Extrait source:

Ce premier long métrage explore avec authenticité les relations mère-fils à partir du thème de la bipolarité, abordé de front mais sans lourdeur. L’histoire d’une parenthèse enchantée sublimée par les interprétations si sensibles d’Agnès Jaoui et de William Lebghil
Pierre, 33 ans, fleuriste à succès, voit sa vie basculer lorsque sa mère, Judith, fantasque et excessive, débarque dans sa vie après deux ans sans se voir. Pierre n’a qu’une idée, reprendre le cours normal de sa vie, mais rien ne se passe comme prévu. Leurs retrouvailles, aussi inattendues qu’explosives, vont transformer Pierre et Judith à jamais…
À partir du thème difficile de la bipolarité, maladie psychique qui est la cause de dérèglements de l’humeur (avec pour conséquence une alternance d’états d’exaltation et de dépression), Julien Parmentier réalise le juste portrait intime d’une mère et de son fils que l’on devine très personnel.
Son film capte le souffle incandescent d’une vie abordée sans filtre et à cent à l’heure. Il a les allures d’un conte en forme de parenthèse enchantée, celle que vont vivre Judith et Pierre le temps de retrouvailles improbables.

Questions:
a: Recopiez fidèlement le passage de l'extrait sur le film qui s'ouvre sur les mots contenant « Son film capte » et se clôt sur « de retrouvailles improbables. ».
b: S'il vous plaît, condensez en deux phrases le paragraphe de l'extrait sur le film commençant par « Pierre, 33 ans », en conservant ses faits principaux.
Le matériel qui suit est indépendant de l'extrait sur le film.

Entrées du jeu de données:
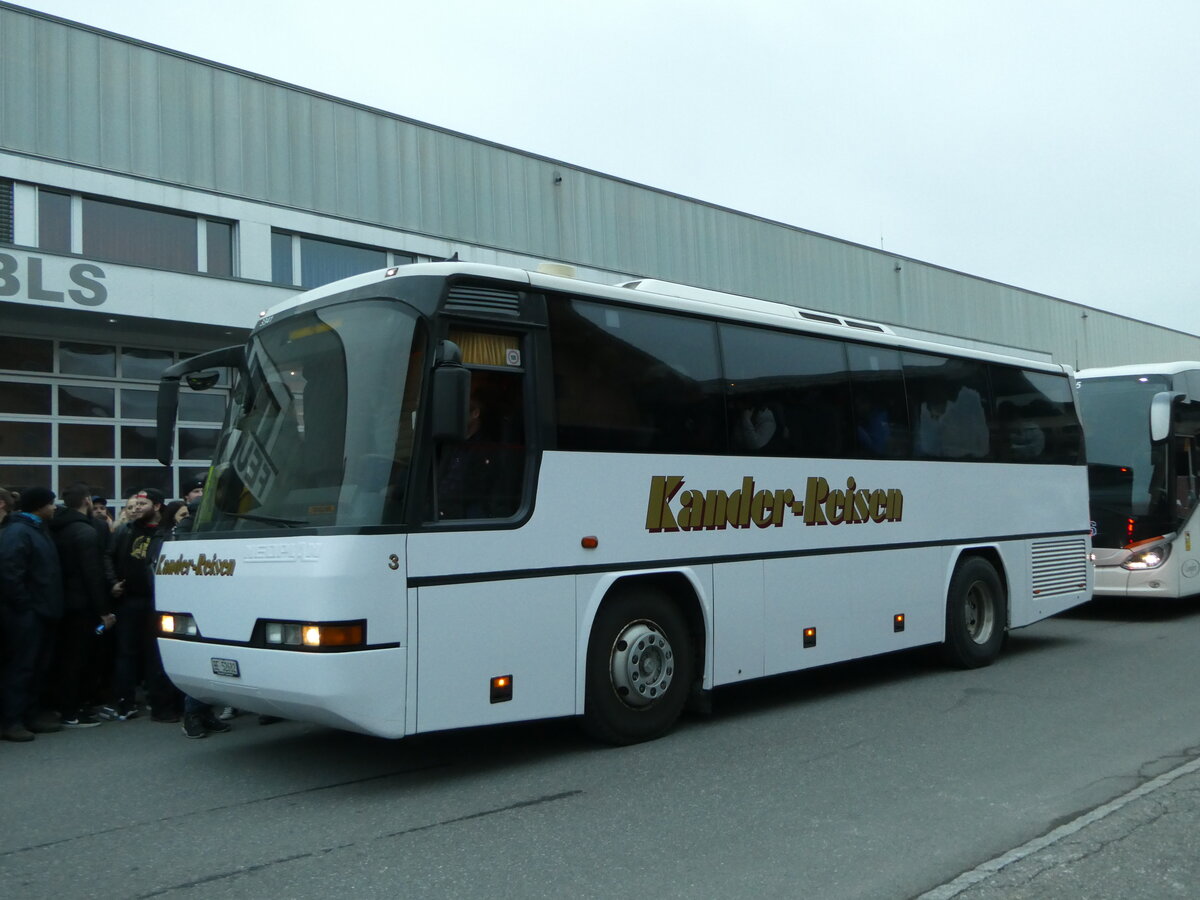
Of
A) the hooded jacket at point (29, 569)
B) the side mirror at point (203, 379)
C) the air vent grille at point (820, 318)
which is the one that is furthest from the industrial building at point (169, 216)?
the air vent grille at point (820, 318)

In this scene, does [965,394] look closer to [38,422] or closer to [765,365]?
[765,365]

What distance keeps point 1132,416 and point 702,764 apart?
1009 centimetres

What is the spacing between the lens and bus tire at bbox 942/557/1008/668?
10523mm

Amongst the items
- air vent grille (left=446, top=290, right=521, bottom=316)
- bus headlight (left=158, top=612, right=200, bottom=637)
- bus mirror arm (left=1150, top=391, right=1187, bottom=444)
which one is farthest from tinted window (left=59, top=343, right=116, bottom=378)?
bus mirror arm (left=1150, top=391, right=1187, bottom=444)

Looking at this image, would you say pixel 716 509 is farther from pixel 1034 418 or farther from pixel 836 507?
pixel 1034 418

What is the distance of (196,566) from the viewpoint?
22.6 feet

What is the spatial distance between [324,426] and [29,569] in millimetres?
3342

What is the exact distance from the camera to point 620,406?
7500mm

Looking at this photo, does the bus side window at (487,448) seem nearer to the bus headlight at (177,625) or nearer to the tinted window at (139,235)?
the bus headlight at (177,625)

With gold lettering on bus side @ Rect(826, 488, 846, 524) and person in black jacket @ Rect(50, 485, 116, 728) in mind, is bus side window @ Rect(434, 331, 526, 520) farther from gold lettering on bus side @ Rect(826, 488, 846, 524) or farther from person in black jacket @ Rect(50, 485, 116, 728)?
person in black jacket @ Rect(50, 485, 116, 728)

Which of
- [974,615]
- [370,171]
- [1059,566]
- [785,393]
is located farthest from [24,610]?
[370,171]

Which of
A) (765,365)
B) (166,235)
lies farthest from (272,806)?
Answer: (166,235)

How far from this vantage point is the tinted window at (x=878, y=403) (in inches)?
376

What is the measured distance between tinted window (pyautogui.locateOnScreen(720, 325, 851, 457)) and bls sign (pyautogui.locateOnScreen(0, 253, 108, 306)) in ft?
36.9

Corrigé des exercices:
a:
Son film capte le souffle incandescent d’une vie abordée sans filtre et à cent à l’heure. Il a les allures d’un conte en forme de parenthèse enchantée, celle que vont vivre Judith et Pierre le temps de retrouvailles improbables.

b: Pierre, fleuriste à succès de 33 ans, voit sa vie bouleversée quand sa mère Judith, fantasque et excessive, réapparaît après deux ans sans se voir. Il ne pense qu'à reprendre le cours normal de sa vie, mais leurs retrouvailles, inattendues et explosives, vont les transformer tous deux à jamais.